- **Exercise description**:
Copy the data below, swapping every "bicycle wheel" for "bike wheel" and changing nothing else.

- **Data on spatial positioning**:
╔══

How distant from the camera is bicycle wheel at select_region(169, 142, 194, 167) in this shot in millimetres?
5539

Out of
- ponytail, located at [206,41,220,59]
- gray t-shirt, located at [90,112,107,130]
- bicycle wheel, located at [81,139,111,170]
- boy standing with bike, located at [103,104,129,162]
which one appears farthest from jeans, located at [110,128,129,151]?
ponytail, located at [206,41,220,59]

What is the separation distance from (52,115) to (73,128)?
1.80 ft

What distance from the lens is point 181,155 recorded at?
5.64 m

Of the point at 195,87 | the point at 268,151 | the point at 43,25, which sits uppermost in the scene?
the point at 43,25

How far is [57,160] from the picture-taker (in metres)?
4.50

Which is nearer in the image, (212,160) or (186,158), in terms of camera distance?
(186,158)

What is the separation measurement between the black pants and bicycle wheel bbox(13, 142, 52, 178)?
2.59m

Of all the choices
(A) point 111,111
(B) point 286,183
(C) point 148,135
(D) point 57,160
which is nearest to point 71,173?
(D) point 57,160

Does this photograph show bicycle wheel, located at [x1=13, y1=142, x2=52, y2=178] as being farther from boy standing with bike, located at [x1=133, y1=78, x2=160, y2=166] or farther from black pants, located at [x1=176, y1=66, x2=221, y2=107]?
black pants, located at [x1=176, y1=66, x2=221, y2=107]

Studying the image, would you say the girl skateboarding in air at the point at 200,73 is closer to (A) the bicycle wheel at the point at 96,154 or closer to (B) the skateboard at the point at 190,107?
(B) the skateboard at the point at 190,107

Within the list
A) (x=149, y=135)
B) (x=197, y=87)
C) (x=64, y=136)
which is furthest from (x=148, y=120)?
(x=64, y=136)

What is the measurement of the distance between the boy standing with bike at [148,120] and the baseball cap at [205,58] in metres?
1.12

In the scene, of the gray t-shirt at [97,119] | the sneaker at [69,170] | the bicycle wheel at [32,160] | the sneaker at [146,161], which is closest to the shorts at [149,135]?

╚══

- **Result of the task**:
How distant from the camera is bike wheel at select_region(169, 142, 194, 167) in this shot in millimetres?
5539

Out of
- ponytail, located at [206,41,220,59]
- gray t-shirt, located at [90,112,107,130]
- bike wheel, located at [81,139,111,170]
- boy standing with bike, located at [103,104,129,162]
which one appears farthest from jeans, located at [110,128,129,151]?
ponytail, located at [206,41,220,59]

What is the separation distance from (52,115) to (73,128)?
1.80 ft

What distance from the lens is point 181,155 recorded at?
5.64 m

Of the point at 195,87 | the point at 268,151 | the point at 43,25, which sits uppermost in the scene?
the point at 43,25

How far is [57,160] from the picture-taker (in metres)?
4.50

Which is nearer in the image, (212,160) or (186,158), in terms of camera distance?
(186,158)

What is the separation measurement between the black pants and bike wheel bbox(13, 142, 52, 178)?
2.59m

Of all the choices
(A) point 111,111
(B) point 286,183
(C) point 148,135
(D) point 57,160
which is nearest to point 71,173?
(D) point 57,160

Does this photograph show bike wheel, located at [x1=13, y1=142, x2=52, y2=178] as being farther from boy standing with bike, located at [x1=133, y1=78, x2=160, y2=166] or farther from black pants, located at [x1=176, y1=66, x2=221, y2=107]?
black pants, located at [x1=176, y1=66, x2=221, y2=107]

Studying the image, would you say the girl skateboarding in air at the point at 200,73 is closer to (A) the bike wheel at the point at 96,154 or closer to (B) the skateboard at the point at 190,107?
(B) the skateboard at the point at 190,107

Within the list
A) (x=149, y=135)
B) (x=197, y=87)
C) (x=64, y=136)
which is furthest from (x=148, y=120)?
(x=64, y=136)

What is the measurement of the distance between the boy standing with bike at [148,120] and the baseball cap at [205,58] in metres?
1.12

In the scene, of the gray t-shirt at [97,119] | the sneaker at [69,170] | the bike wheel at [32,160] | the sneaker at [146,161], which is closest to the shorts at [149,135]?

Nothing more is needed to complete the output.